What the exercise asks:
Answer these from the text below about Erdogan's meeting with Obama:
1. Who wrote the piece headed "Turkey's Erdogan to air policy differences with Obama"?
2. How many people died in Saturday's car bombings in Reyhanli?
3. Whom did Erdogan's government blame for those blasts?

Source extract:
::::

Monday, May 13, 2013

Turkey's Erdogan to Meet Obama

http://gatesofvienna.blogspot.com/2007/09/there-is-no-moderate-islam.html

 

There is no moderate or immoderate Islam. Islam is Islam and that’s it.” -Erdogan

 

http://www.hurriyet.com.tr/english/domestic/11360374.asp

 

“Islam cannot be classified as moderate or not," Erdoğan said

 

 

 

http://www.washingtonpost.com/world/middle_east/turkeys-erdogan-to-air-policy-differences-with-obama/2013/05/12/bd947d54-b871-11e2-92f3-f291801936b8_print.html

 

Turkey’s Erdogan to air policy differences with Obama

By Kevin Sullivan, Monday, May 13, 6:25 AM

ANKARA, Turkey — Turkish Prime Minister Recep Tayyip Erdogan, a critical U.S. ally in the Muslim world, is struggling with the crisis in Syria, which has strained his country’s fast-growing economy, swamped it with hundreds of thousands of refugees and created unusually public friction with Washington.

The urgency of Erdogan’s concerns over Syria was underscored by Saturday’s car bombings that killed 46 people in the Turkish border town of Reyhanli, where thousands of Syrian refugees have taken shelter. Erdogan’s government blamed the blasts on the government of Syrian President Bashar al-Assad — an allegation that Syrian officials quickly denied.

::::

Supplied material:
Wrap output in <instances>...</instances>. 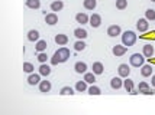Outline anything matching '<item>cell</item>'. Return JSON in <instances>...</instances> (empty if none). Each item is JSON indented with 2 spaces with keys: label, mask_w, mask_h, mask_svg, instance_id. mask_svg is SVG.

::::

Response below:
1. Kevin Sullivan
2. 46
3. The government of Syrian President Bashar al-Assad